An especially enchanting scene is when the flute and Glockenspiel are played, huge animals appear on stage, a gigantic MGM-style lion on the right, monster Tiger on the left, 40′ long Croc, and the Biggest Beaked Bird you’ve ever seen – to the ecstatic enchantment of the house. One other very nice touch – Papageno’s dream wife does show up at long last – clad in exactly the same rig as Papageno, then onstage come their swarms of children.

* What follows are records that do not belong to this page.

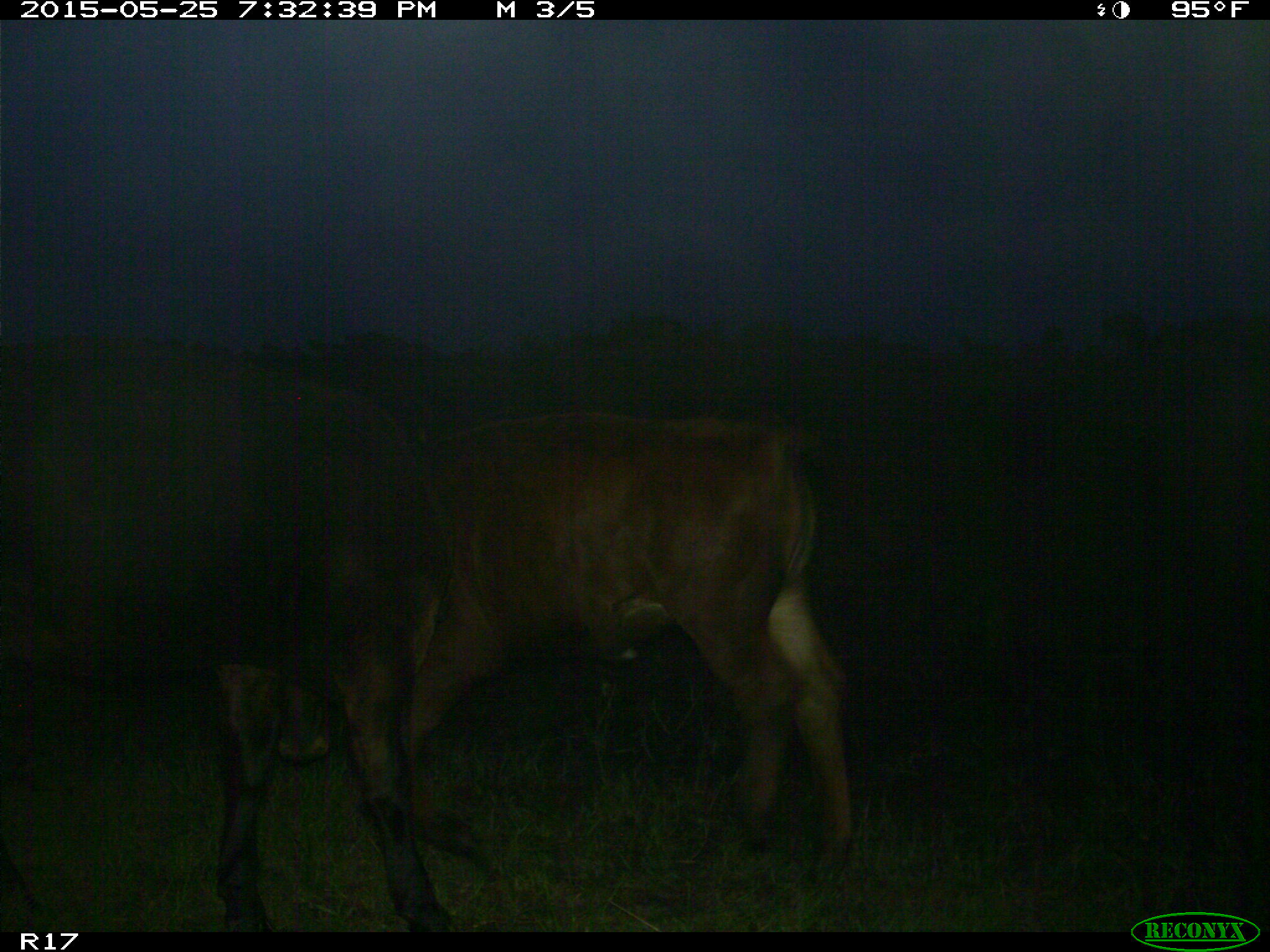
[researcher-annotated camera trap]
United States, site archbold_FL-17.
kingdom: Animalia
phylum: Chordata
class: Mammalia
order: Artiodactyla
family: Bovidae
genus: Bos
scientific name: Bos taurus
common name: domestic cow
Bos taurus (domestic cow).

[Below: Papageno (Joshua Hopkins) and Papagena (Jamie-Rose Guarrine) share their ideas on family planning; edited image, based on a Ken Howard photograph, courtesy of the Santa Fe Opera.]
In closing, may I again suggest that this is summer opera at its best in America, in an incomparable setting with spectacular blood-red sunsets, majestic mountains, World Class opera beyond doubt, and a town groaning with fabulous Southwest eats and great shopping. See my “Tom’s Tips to Opera in Santa Fe” on this website. Have fun!